On Mon, 18 Jul 2005, Earl Hood wrote:
Content-Digest represents the the digest of the raw entity data,
before any content-transfer-encoding. For verifications, CTE
decoding is done first.
My question: Should the digest be computed on the CTE encoded form
instead?
My preference for EDigest (and in fact how my current perl code is
written) is to do signing on CTE encoded form - this is what metasig
tech specs (up to 0.21) specify in fact.
In writing draft I had to take into considerations current use as the
draft is both for use of META-Signatures and for other uses (largely
because Content-MD5 is inadequate for modern needs) and it was clearly
specified that Content-MD5 hash digest is computed before CTE.
To a degree this (without CTE) is easier and offers better chance for
hash to survive - after all the encoding is for transport and may
between 7bit and 8bit transport changes (with actual data and MIME
header otherwise staying the same). But its also harder for verifiers
as you point out (especially for EDigest).
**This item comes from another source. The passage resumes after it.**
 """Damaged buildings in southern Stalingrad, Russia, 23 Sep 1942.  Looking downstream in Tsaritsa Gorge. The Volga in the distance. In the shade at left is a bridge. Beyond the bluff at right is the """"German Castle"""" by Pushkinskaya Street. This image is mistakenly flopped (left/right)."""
I'm going to defer decision on what is better and try to get some
more opinions from the community (try to get some form of consensus
on this issue) and thus will raise this question on ietf-822 and
ietf-smtp and perhaps other lists.
Now some more comments to your post are below.
Why I ask? Multiple reasons:
* DKIM does it over the MIME encoded form. This has advantage
of being more efficient since digest computation, and verification,
does not have to be MIME-aware. Basically, the message is treated
in the RFC-2822 domain and not the MIME domain.
DKIM works on entire message. EDigest always treats the data as
MIME part (or collection of MIME parts). There is quite a bit of
difference in what this means.
* OpenPGP (RFC-3156) does signing over the MIME encoded entity
(see Section 5), and not the original raw form.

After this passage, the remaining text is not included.